すると騎士は目を大きく開け、肩を震わせた。
「せ、セラウェさん……優しいぃー! ほんとに兄弟? 信じられません俺!」
「ちょ、なに、うわあぁぁやめろ、離せッッッ」
突然、ベロベロに酔った騎士に抱きつかれ絶叫する。
どうにか逃れようとするが、さすが四騎士、優しげな見た目に反して握力が半端ない。
向かいに座った騎士達に助けを求めるが、二人とも愉しそうな、半分呆れたような顔をして完全に放置だった。

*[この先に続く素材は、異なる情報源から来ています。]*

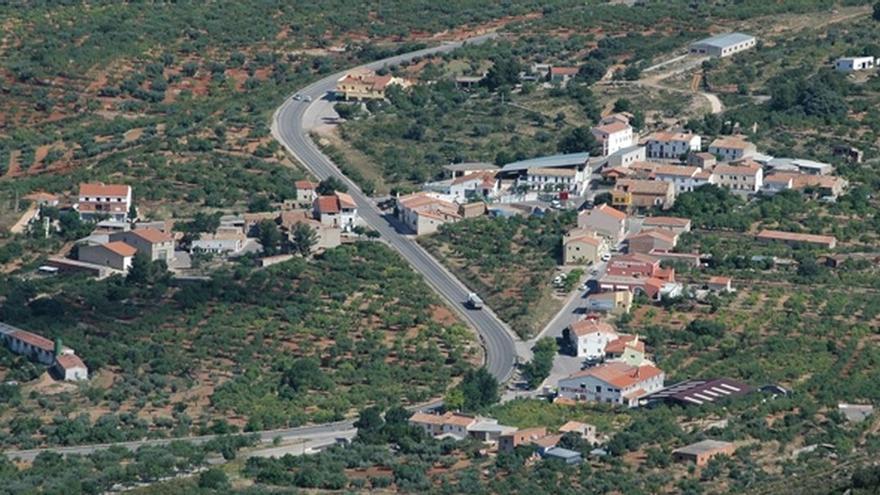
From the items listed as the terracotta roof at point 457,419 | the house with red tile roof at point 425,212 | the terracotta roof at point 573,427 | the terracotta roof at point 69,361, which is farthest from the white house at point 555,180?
the terracotta roof at point 573,427

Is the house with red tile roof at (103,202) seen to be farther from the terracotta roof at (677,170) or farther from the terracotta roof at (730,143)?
the terracotta roof at (730,143)

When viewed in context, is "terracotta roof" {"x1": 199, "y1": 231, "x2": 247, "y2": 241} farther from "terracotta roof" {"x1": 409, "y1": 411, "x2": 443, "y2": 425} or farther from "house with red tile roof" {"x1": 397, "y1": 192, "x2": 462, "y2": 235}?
"terracotta roof" {"x1": 409, "y1": 411, "x2": 443, "y2": 425}

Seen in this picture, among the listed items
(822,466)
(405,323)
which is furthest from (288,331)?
(822,466)

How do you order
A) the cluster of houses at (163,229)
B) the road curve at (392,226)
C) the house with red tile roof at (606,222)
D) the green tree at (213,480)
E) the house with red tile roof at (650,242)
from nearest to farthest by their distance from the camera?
the green tree at (213,480)
the road curve at (392,226)
the house with red tile roof at (650,242)
the cluster of houses at (163,229)
the house with red tile roof at (606,222)

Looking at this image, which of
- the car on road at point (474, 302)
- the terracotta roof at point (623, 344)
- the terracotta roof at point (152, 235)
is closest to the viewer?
the terracotta roof at point (623, 344)

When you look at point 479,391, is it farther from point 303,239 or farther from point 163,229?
point 163,229

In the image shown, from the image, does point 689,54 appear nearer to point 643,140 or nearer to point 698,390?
point 643,140

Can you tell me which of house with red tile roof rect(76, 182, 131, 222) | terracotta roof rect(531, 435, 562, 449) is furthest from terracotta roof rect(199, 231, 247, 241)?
terracotta roof rect(531, 435, 562, 449)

おいふざけんなよ薄情者、弱者に優しい聖騎士はどこ行ったんだ?
絶望の中そのままソファに押し倒され、胸に頬をすりすりされる。
こいつは悪い奴ではない。だがさすがに全身鳥肌が立ってきた。
真っさらな心で空を仰いでいると、視界に金髪蒼眼の男の姿が目に入った。
今日何度目か分からない、静かなる憤怒で見下ろしている。
「おい……ネイドお前、いい加減にしろよ……このッ……兄貴に抱きつくな!」
クレッドが俺の上に乗っている男の首根を掴み、ソファから引きずり下ろした。
短い悲鳴を上げたネイドは床に足を投げ出して座ったまま、目をぱちくりさせている。
「グレモリー、ユトナ。こいつを部屋に閉じ込めておけ」
「へいへい。ほら、団長がお怒りだぞ。立てよネイド」
「嫌だぁ! 俺はもっと飲みたいんだぁー!」
「言うこと聞けよ、ネイド。後でハイデルにどやされるのはお前だぞ」
駄々をこねる騎士が強引に連れて行かれると、途端に場が静かになった。
何だったんだ今の。
唯一の常識人だと思ってたネイドのあんな姿、知りたくなかった……
隣に腰を下ろしたクレッドは、完全に苛立ってるように見えた。
俺は恐る恐る奴に耳打ちした。
「なあ、酒飲むとああなっちゃうの? あいつ」
「そうだよ、毎回こうだ。だから嫌だったんだ……くそッ」
「ま、まあまあ。色々溜まってるみたいだぞ。優しくしてあげろよ」
「え? 俺はかなり優しいぞ。指導の範囲内だよ」
鬼畜な面でしれっと述べる弟に戦慄する。
ごめんネイド。俺もこいつがちょっと怖い、主に奴の二面性が。
しばらくして、二人の騎士が戻ってきた。若干疲れた様子でソファにどさっと腰を降ろす。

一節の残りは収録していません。